Tina Joemat-Pettersson, the energy minister, said, this weekend, that South Africa was looking at cooperating with Iran concerning crude oil, LNG, LPG, gas and petrochemicals. She was visiting Tehran at the weekend.

Joemat-Pettersson added that South African companies could inject money in many parts of Iran’s oil sector.
Mohsen Ghamsari, director of international affairs at the National Iranian Oil Company (NIOC), was quoted as saying South Africa was poised to import crude oil and other energy products from Iran.

In May 2012, South Africa acquired about 68.000 barrels a day of Iran’s crude.

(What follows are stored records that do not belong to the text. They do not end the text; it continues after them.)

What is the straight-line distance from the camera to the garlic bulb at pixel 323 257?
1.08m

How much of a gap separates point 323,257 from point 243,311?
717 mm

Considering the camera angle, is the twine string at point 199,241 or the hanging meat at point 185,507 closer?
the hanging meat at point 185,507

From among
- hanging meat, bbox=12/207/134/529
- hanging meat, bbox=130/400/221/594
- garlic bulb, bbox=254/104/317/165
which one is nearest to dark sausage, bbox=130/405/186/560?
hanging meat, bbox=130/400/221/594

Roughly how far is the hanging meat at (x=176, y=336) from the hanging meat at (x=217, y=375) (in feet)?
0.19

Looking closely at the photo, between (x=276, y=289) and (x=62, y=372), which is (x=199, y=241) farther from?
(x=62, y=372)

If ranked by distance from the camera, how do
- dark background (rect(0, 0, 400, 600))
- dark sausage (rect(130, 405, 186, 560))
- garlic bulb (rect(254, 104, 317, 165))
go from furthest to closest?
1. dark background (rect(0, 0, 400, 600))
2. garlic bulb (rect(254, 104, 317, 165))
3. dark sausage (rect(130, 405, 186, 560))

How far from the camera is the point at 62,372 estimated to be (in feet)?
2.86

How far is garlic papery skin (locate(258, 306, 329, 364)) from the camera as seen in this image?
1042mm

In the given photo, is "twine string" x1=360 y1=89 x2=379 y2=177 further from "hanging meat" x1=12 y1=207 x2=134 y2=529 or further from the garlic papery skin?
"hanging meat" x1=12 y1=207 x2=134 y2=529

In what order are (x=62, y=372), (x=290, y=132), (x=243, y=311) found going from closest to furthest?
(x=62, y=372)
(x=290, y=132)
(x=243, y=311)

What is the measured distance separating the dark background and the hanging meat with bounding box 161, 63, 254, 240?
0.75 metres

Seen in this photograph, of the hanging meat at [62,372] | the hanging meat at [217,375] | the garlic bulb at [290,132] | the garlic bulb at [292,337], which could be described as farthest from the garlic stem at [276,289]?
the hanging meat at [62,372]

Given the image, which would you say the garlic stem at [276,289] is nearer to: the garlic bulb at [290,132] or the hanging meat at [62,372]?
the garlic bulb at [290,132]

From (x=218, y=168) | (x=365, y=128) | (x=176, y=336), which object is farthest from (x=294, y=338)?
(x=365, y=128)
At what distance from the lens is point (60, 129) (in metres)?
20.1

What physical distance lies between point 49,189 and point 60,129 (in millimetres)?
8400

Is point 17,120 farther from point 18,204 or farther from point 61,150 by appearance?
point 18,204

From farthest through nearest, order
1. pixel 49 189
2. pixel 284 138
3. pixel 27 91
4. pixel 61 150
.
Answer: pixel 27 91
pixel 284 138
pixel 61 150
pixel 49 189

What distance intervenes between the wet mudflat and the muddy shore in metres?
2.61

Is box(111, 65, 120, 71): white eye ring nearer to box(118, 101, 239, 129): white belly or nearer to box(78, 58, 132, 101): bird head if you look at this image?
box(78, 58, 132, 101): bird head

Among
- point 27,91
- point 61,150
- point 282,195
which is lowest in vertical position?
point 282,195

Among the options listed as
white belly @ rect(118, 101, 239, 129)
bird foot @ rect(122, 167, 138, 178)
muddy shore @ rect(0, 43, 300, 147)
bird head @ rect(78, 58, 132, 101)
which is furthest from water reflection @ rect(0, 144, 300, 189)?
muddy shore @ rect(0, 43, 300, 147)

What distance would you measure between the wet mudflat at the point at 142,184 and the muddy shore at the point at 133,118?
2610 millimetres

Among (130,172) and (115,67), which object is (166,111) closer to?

And in September last year, Africa’s second-largest crude consumer expressed interest in restarting imports from Iran, Reuters reported on Monday.

Iran’s exports of crude have slipped to about 1.1 million barrels a day, from a high of 2.5 million barrels a day in 2012 due to international sanctions, which made it tough for Iran to get buyers of its energy. Iran is currently in talks with world powers to cancel crippling economic sanctions against it. Iran could in turn introduce tough controls on its disputed nuclear programme.